Я сделала вид, что поняла ее вопрос как «Откуда вы в данный момент появились?», а не как «Где вы родились и где проживаете» - так было выгоднее, потому что сказать «Я из Одессы» было чревато ассоциациями с воровством, бандитизмом, налетами, Сонькой Золотой ручкой и украденным с веревок бельем.
– Я з Таборив, - ответила я, делая рожицу простой сельской девочки.
– А в кого ви там булы?
– В Петра, - Петром звали краснолицего дядьку, который объяснял мне, что правильнее всего идти через лес.
– В Охрименка?
– Ну да, в Петра, - я на всякий случай не врала, а крутила дипломатические увертки. Талеиран в селе Гута.

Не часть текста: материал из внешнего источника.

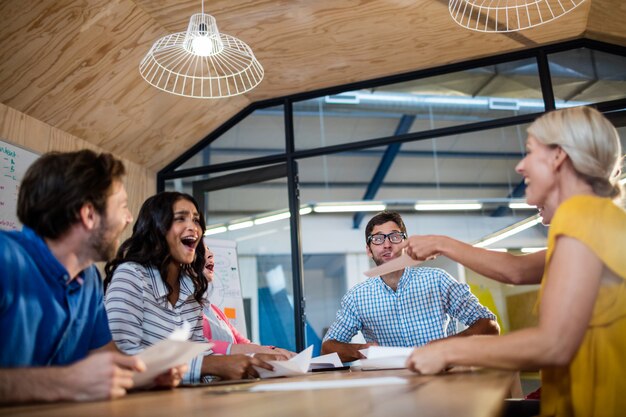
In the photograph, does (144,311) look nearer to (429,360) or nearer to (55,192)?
(55,192)

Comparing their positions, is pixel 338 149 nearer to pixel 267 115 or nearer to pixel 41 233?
pixel 267 115

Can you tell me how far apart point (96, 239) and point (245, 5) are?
238 centimetres

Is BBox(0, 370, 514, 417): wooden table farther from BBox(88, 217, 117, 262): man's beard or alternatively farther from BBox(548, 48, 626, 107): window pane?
BBox(548, 48, 626, 107): window pane

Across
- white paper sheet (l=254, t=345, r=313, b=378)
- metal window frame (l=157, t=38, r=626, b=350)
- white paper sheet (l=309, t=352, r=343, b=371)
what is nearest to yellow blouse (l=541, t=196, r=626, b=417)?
white paper sheet (l=254, t=345, r=313, b=378)

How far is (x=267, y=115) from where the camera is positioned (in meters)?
5.09

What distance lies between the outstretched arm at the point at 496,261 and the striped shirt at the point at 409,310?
4.15 ft

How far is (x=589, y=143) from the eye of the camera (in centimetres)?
131

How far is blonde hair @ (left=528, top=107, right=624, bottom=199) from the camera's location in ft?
4.29

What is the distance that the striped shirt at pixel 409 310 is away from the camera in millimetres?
2936

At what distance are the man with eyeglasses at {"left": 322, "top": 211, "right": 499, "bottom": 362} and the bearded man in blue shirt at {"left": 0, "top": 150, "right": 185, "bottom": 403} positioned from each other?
149cm

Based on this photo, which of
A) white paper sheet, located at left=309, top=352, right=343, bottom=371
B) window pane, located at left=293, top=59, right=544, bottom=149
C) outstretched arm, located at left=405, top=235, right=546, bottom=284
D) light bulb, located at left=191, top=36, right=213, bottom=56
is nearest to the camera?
outstretched arm, located at left=405, top=235, right=546, bottom=284

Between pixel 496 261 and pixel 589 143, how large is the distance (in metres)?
0.46

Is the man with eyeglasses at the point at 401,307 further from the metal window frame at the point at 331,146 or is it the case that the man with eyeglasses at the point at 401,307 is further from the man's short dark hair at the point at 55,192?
the man's short dark hair at the point at 55,192

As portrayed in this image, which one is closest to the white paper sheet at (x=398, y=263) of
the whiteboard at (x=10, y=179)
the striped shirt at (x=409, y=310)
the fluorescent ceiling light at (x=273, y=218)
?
the striped shirt at (x=409, y=310)
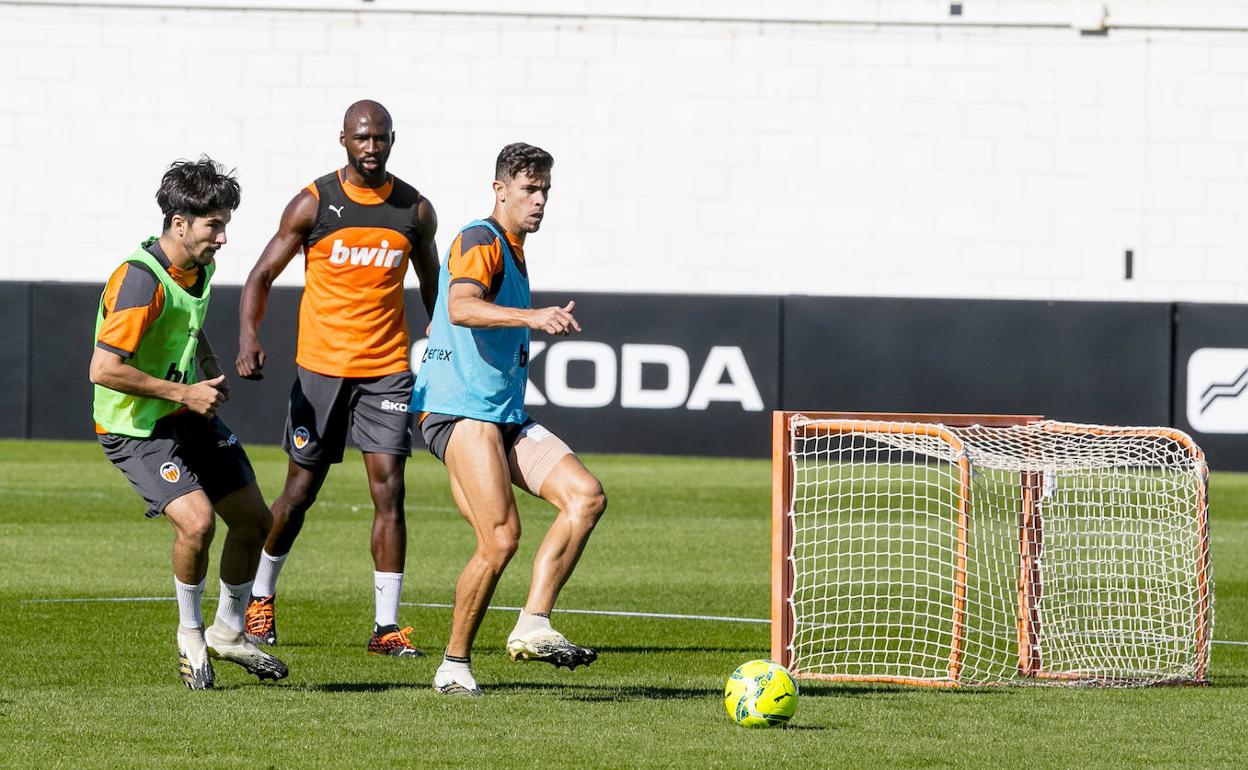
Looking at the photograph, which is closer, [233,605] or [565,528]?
[565,528]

– А що ж ви в нього не зосталысь?
– Так треба ж було йихаты до Староконстянтинова, - сельская тупизна позволяет хоть сто лет отвечать на вопросы, так ничего и не ответив.

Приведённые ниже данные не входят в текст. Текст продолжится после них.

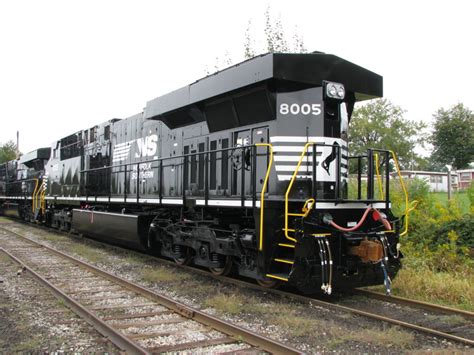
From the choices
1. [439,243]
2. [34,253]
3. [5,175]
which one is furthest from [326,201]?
[5,175]

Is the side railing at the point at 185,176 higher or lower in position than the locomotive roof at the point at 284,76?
lower

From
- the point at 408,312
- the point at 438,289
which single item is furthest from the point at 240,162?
the point at 438,289

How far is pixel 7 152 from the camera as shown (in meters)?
60.4

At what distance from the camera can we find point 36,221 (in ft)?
60.1

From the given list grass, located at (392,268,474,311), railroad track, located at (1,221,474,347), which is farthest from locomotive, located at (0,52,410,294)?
grass, located at (392,268,474,311)

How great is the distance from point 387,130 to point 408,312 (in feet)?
139

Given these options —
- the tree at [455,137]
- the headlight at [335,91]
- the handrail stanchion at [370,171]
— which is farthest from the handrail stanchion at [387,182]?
the tree at [455,137]

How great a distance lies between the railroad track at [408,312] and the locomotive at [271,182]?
0.28 metres

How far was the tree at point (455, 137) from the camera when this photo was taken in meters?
33.3

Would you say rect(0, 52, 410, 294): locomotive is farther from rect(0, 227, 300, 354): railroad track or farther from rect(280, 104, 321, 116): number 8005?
rect(0, 227, 300, 354): railroad track

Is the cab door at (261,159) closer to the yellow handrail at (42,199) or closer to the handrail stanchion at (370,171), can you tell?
the handrail stanchion at (370,171)

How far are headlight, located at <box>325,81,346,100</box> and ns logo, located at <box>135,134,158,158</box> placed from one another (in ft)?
15.5

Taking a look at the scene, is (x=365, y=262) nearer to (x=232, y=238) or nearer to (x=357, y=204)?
(x=357, y=204)

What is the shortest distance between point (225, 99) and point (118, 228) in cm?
458
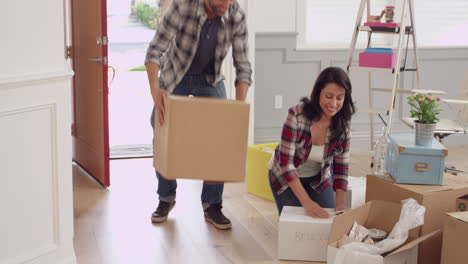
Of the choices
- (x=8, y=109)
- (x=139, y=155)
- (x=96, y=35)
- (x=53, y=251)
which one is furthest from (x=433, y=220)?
(x=139, y=155)

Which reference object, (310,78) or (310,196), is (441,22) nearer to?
(310,78)

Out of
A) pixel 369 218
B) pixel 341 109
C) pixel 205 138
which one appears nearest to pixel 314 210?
pixel 369 218

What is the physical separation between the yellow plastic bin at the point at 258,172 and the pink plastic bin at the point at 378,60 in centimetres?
99

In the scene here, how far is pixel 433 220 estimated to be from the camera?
9.26 feet

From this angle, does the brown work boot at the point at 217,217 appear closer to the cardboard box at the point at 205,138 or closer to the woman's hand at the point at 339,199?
the woman's hand at the point at 339,199

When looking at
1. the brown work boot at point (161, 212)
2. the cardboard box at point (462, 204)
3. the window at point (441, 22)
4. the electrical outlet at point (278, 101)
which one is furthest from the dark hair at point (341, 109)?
the window at point (441, 22)

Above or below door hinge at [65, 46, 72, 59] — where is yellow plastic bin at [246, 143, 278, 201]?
below

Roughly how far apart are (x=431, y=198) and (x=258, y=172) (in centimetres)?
138

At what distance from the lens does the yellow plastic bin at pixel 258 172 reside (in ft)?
12.8

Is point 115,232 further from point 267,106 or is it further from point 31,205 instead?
point 267,106

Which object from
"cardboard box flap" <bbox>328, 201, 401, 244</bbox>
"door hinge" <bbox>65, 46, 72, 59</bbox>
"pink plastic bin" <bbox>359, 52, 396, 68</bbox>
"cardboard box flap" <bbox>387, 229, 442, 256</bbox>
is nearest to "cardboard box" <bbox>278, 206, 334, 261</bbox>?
"cardboard box flap" <bbox>328, 201, 401, 244</bbox>

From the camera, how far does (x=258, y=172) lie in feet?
13.1

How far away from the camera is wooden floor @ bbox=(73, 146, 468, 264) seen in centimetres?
306

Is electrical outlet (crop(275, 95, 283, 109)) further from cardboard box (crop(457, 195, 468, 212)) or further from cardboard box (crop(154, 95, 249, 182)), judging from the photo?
cardboard box (crop(154, 95, 249, 182))
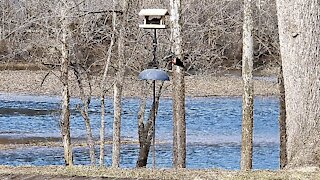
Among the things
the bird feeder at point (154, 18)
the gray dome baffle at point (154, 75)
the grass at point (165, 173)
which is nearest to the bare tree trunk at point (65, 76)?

– А що ж вин, не знае, колы автобус?
– Та знае, я дви годыны як выйшла, та пишла лисом и ось, спизнылася.
– Так тут лисом пивгодыны.
– Так я ж заблукала.
Лица моих визави изобразили полное и стопроцентное неверие ни одному моему слову. Заблудиться между Таборами и Гутой тут не смог бы и грудной ребенок.
– А вы Гундосчиху знаете?
– это был, судя по всему, ключевой вопрос, от которого зависела моя судьба. Еще никогда Штирлиц не был так близок к провалу. Рассказать про Гундосчиху я ничего не смогла бы, поэтому решила сказать правду.
– Нет, не знаю.
– Точно?
– Прысягаюсь.
– И совсем не знаете и никогда не видели?